# EXERCISE
Please turn everything from the line containing "Which is farthest" down to the line containing "(4) pixel 368 215 <", both included, into a numbered list, leaving out blank lines.

# TASK INPUT
:::::

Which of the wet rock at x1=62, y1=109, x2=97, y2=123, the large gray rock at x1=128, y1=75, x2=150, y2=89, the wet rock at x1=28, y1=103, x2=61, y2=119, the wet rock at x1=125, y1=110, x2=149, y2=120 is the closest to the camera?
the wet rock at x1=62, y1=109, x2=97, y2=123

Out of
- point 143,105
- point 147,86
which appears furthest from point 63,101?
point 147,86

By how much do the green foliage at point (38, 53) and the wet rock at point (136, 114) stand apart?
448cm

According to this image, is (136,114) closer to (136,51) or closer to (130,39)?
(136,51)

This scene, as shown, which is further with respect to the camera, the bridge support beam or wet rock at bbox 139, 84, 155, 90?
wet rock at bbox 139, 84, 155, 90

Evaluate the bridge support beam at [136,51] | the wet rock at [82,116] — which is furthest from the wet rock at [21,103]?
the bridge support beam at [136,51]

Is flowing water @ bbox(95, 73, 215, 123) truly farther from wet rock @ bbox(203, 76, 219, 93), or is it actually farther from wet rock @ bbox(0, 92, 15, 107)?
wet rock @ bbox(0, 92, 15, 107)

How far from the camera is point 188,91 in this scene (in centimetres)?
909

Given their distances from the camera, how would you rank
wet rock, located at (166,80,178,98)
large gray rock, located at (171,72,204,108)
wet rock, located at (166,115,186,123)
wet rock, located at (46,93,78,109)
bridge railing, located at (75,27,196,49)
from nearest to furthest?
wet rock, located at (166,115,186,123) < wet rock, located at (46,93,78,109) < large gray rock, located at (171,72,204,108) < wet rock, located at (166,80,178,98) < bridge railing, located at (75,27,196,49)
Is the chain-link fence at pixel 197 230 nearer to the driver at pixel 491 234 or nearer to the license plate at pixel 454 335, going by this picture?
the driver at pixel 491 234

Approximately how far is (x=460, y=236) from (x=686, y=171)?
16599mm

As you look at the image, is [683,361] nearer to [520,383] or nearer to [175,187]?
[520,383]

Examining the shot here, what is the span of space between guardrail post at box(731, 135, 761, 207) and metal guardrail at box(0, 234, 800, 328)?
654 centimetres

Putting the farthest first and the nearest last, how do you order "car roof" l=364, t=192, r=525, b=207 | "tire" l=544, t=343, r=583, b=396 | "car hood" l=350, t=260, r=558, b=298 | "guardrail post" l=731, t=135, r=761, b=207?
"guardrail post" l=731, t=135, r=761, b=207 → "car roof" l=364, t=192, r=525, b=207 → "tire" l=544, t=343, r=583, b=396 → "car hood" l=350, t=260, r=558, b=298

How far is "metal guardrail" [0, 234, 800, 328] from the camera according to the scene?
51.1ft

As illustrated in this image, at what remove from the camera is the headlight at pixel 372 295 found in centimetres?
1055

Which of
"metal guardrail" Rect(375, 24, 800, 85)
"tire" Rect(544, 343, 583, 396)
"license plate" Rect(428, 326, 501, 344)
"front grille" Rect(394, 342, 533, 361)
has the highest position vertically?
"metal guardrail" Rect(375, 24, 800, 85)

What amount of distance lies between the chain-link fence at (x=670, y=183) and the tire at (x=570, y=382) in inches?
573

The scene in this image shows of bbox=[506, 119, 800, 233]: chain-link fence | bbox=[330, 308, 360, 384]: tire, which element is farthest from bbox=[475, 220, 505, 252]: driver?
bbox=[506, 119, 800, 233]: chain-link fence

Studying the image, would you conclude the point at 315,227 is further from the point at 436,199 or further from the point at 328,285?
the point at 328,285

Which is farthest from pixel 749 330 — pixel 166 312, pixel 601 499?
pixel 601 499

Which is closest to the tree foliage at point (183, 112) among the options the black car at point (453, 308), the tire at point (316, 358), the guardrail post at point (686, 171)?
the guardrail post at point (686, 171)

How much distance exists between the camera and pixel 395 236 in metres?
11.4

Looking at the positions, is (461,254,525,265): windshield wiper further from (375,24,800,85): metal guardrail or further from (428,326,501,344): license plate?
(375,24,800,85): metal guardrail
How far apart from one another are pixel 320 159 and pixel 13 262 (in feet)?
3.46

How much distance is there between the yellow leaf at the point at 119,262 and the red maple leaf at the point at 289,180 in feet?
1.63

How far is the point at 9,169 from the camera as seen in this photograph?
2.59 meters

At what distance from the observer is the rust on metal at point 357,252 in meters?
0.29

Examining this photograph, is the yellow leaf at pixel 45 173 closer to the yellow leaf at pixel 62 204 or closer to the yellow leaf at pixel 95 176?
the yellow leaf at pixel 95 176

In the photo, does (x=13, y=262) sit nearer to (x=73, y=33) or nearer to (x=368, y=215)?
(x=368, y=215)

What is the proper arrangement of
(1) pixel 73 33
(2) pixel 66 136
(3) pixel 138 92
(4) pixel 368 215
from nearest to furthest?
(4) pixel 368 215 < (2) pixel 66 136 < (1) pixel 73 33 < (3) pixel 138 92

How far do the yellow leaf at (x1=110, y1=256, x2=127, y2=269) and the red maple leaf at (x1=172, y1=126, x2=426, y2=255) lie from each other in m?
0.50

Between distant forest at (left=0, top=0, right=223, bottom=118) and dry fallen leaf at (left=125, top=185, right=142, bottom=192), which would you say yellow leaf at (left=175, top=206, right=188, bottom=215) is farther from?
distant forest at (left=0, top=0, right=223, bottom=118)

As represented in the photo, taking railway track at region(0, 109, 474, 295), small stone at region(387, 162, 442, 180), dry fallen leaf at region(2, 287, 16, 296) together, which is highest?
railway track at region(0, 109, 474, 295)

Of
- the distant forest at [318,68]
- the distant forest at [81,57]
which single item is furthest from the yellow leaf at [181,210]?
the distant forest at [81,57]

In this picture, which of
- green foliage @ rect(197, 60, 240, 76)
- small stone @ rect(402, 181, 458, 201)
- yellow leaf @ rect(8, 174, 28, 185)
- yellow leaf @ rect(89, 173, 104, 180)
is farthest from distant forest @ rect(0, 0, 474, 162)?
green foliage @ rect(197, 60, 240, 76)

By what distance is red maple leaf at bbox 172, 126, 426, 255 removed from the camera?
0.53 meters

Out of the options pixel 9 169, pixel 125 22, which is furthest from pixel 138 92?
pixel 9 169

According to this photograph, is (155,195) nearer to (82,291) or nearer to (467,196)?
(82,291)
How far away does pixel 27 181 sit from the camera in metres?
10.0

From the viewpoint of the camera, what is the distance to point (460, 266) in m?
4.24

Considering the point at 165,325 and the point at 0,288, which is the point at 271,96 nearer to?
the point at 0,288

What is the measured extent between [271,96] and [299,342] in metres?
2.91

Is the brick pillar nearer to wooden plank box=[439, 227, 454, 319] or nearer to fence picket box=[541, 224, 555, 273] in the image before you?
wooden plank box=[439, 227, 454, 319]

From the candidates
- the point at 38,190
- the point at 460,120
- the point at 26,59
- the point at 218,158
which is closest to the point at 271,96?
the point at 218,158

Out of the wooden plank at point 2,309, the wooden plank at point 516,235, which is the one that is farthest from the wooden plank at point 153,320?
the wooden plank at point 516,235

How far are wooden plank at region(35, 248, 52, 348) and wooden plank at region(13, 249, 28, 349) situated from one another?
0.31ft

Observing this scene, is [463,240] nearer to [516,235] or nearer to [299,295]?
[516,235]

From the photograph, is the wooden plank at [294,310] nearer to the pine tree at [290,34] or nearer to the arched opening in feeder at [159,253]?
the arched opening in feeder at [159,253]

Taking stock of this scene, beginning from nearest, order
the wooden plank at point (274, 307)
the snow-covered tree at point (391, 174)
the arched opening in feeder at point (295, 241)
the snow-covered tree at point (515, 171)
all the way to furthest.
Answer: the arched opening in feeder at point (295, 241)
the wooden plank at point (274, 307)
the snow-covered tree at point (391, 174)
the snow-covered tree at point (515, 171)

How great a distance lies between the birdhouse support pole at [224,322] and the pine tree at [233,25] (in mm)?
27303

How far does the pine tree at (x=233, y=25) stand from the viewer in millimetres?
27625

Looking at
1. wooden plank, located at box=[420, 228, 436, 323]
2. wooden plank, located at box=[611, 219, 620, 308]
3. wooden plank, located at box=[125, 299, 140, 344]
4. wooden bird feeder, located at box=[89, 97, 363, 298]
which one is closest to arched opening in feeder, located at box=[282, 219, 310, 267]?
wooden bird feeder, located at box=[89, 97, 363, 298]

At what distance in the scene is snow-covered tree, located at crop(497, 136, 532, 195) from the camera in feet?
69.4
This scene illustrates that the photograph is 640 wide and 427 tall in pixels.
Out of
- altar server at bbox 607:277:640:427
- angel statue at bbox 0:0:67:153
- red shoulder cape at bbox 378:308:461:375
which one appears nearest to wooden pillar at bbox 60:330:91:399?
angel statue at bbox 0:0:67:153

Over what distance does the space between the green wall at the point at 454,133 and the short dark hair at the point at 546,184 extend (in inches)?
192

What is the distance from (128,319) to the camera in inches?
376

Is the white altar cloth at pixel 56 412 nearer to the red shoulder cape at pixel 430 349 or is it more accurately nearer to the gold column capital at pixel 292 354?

:::::

# RESPONSE TO THE TASK
1. Which is farthest from pixel 749 330 — pixel 166 312, pixel 601 499?
2. pixel 601 499
3. Which is closest to the tree foliage at point (183, 112) among the options the black car at point (453, 308), the tire at point (316, 358), the guardrail post at point (686, 171)?
4. the guardrail post at point (686, 171)
5. How much distance exists between the camera and pixel 395 236 in metres?
6. 11.4
7. Looking at the positions, is (461,254,525,265): windshield wiper further from (375,24,800,85): metal guardrail or further from (428,326,501,344): license plate?
8. (375,24,800,85): metal guardrail
9. How far apart from one another are pixel 320 159 and pixel 13 262 (in feet)?
10. 3.46
11. How much distance is there between the yellow leaf at the point at 119,262 and the red maple leaf at the point at 289,180 in feet?
12. 1.63
13. How far is the point at 9,169 from the camera as seen in this photograph?
14. 2.59 meters
15. At what distance from the observer is the rust on metal at point 357,252 in meters?
16. 0.29
17. Examining this photograph, is the yellow leaf at pixel 45 173 closer to the yellow leaf at pixel 62 204 or closer to the yellow leaf at pixel 95 176?
18. the yellow leaf at pixel 95 176
19. In the photo, does (x=13, y=262) sit nearer to (x=73, y=33) or nearer to (x=368, y=215)?
20. (x=368, y=215)
21. What is the proper arrangement of
22. (1) pixel 73 33
23. (2) pixel 66 136
24. (3) pixel 138 92
25. (4) pixel 368 215
26. from nearest to furthest?
27. (4) pixel 368 215 < (2) pixel 66 136 < (1) pixel 73 33 < (3) pixel 138 92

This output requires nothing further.